INSTRUCTIONS FOR THE TASK:
When a line of the listing below has the string "frames" in it, copy that line.

'''

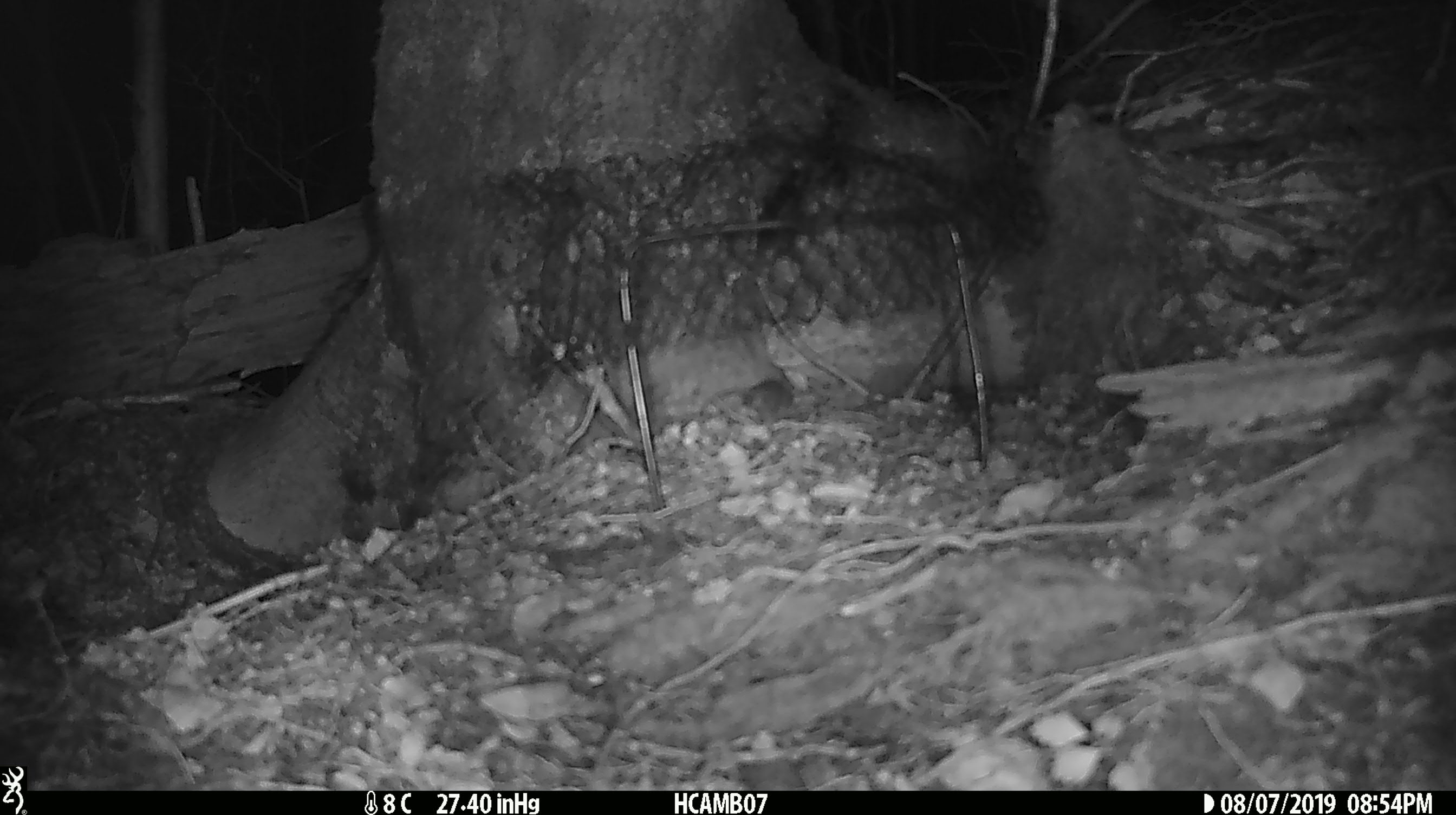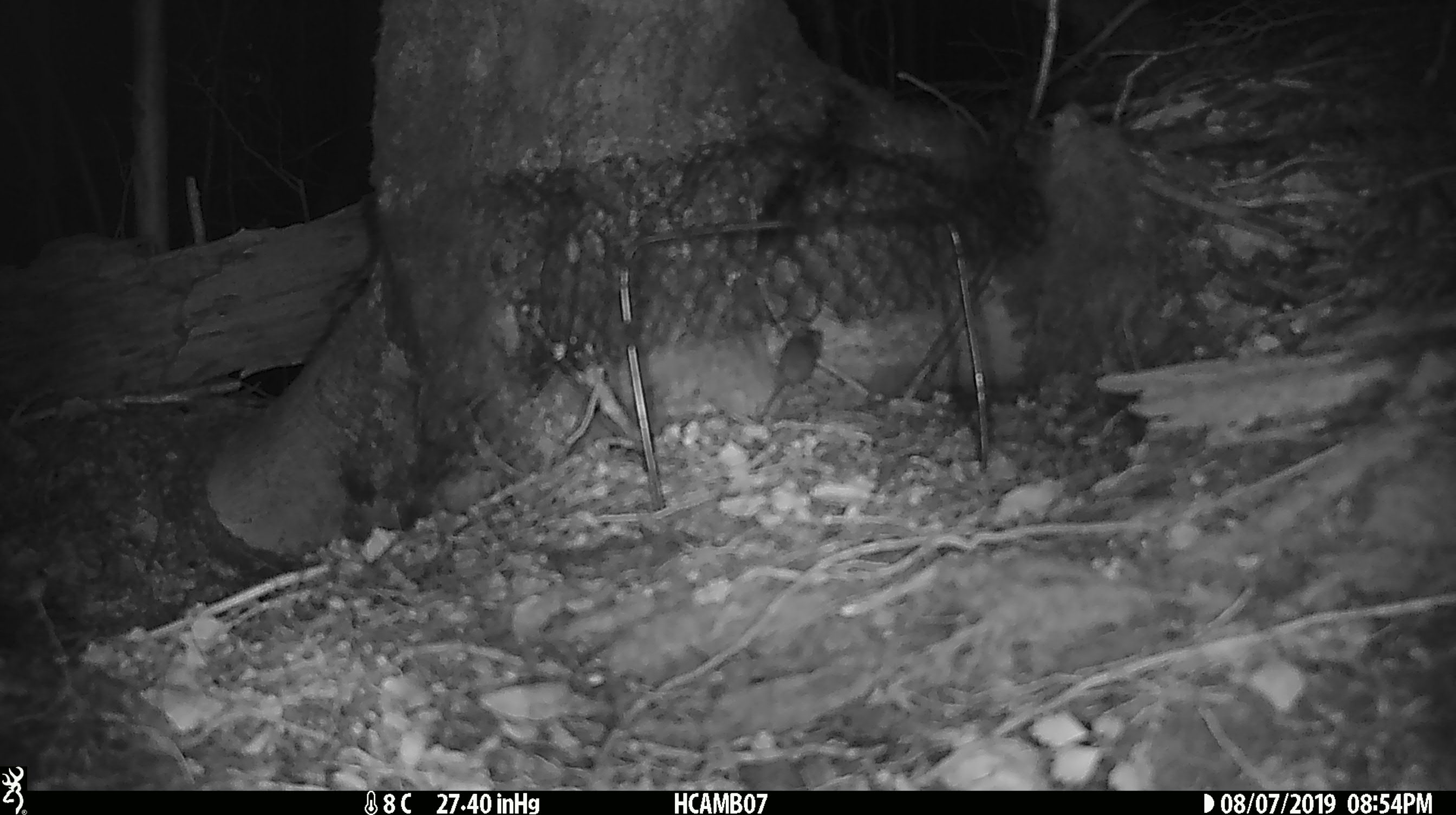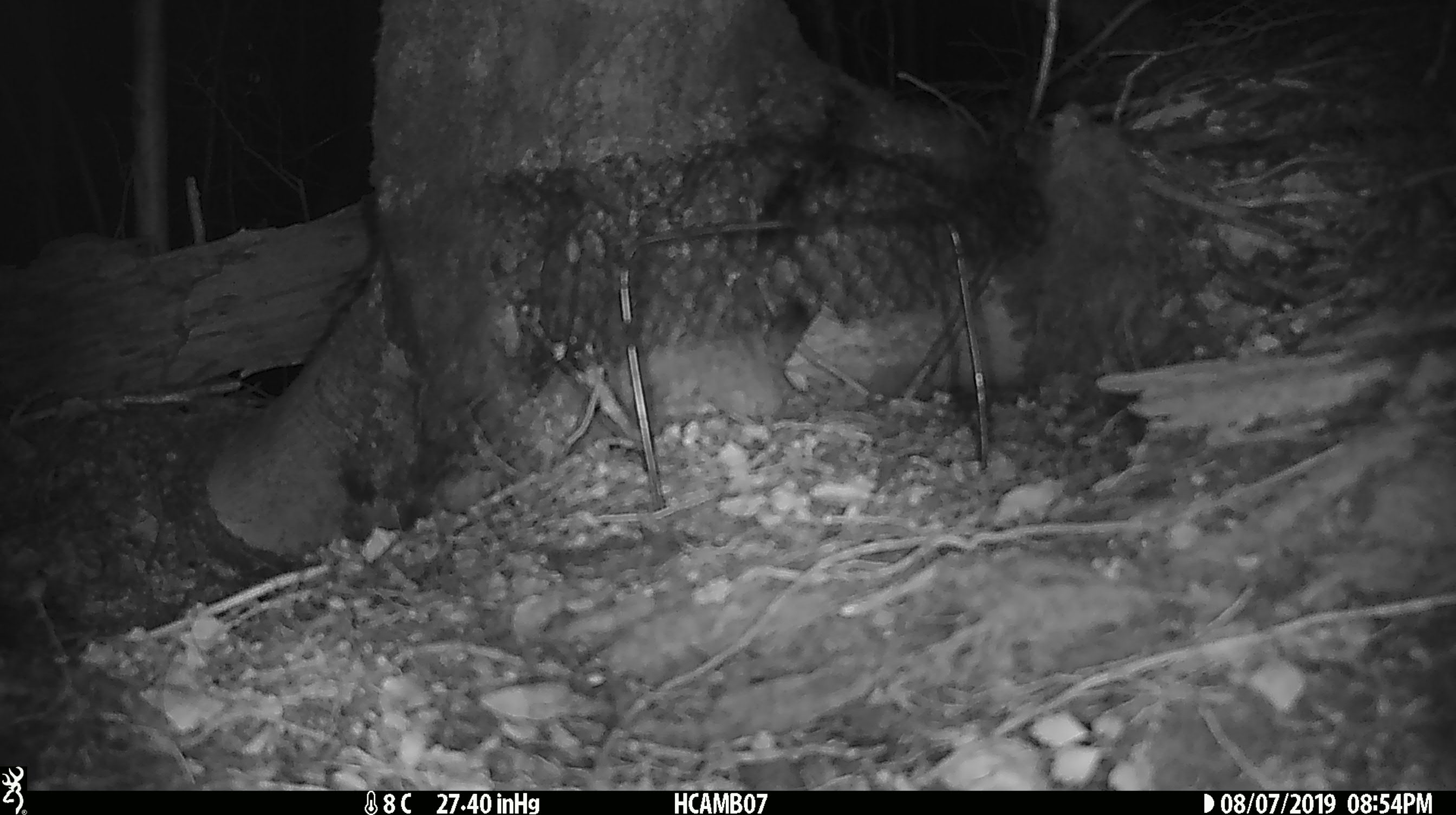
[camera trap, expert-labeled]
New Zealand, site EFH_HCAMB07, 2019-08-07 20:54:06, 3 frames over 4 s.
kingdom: Animalia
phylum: Chordata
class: Mammalia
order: Rodentia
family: Muridae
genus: Mus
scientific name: Mus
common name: mouse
Mouse (Mus).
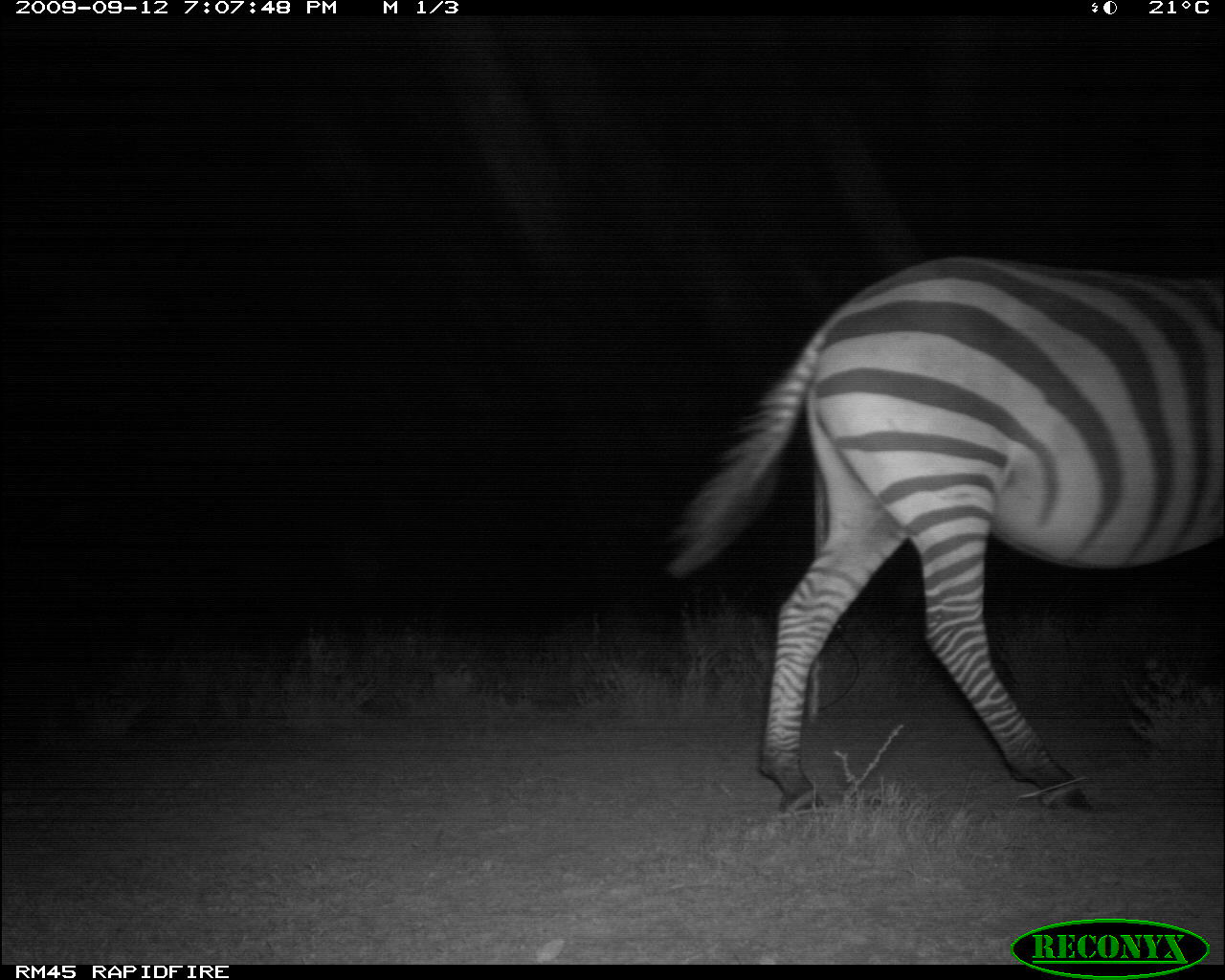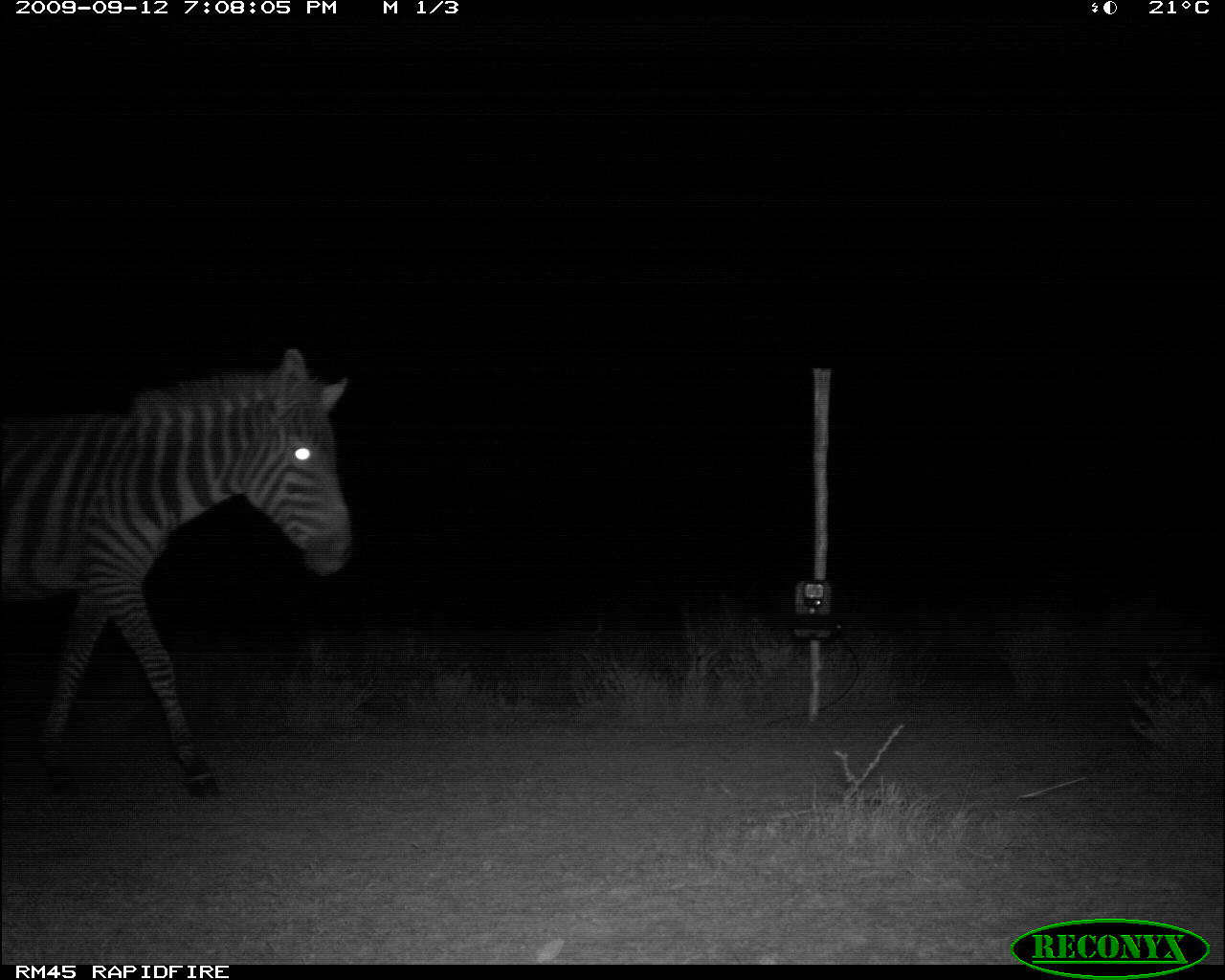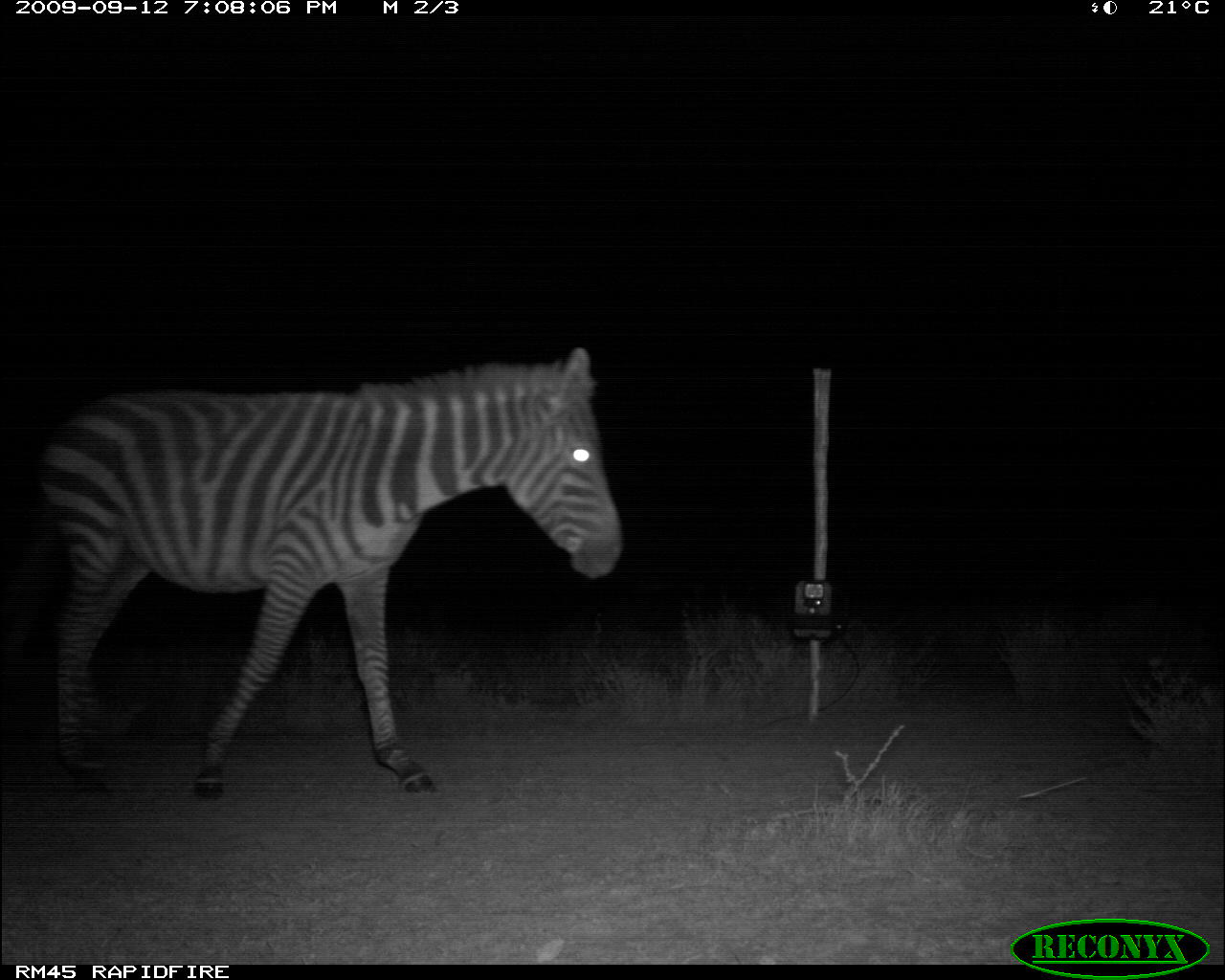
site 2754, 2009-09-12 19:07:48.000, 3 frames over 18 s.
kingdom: Animalia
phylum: Chordata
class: Mammalia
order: Perissodactyla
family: Equidae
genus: Equus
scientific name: Equus quagga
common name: plains zebra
Equus quagga (plains zebra), count 1.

'''

RESULT FOR THIS EXERCISE:
New Zealand, site EFH_HCAMB07, 2019-08-07 20:54:06, 3 frames over 4 s.
site 2754, 2009-09-12 19:07:48.000, 3 frames over 18 s.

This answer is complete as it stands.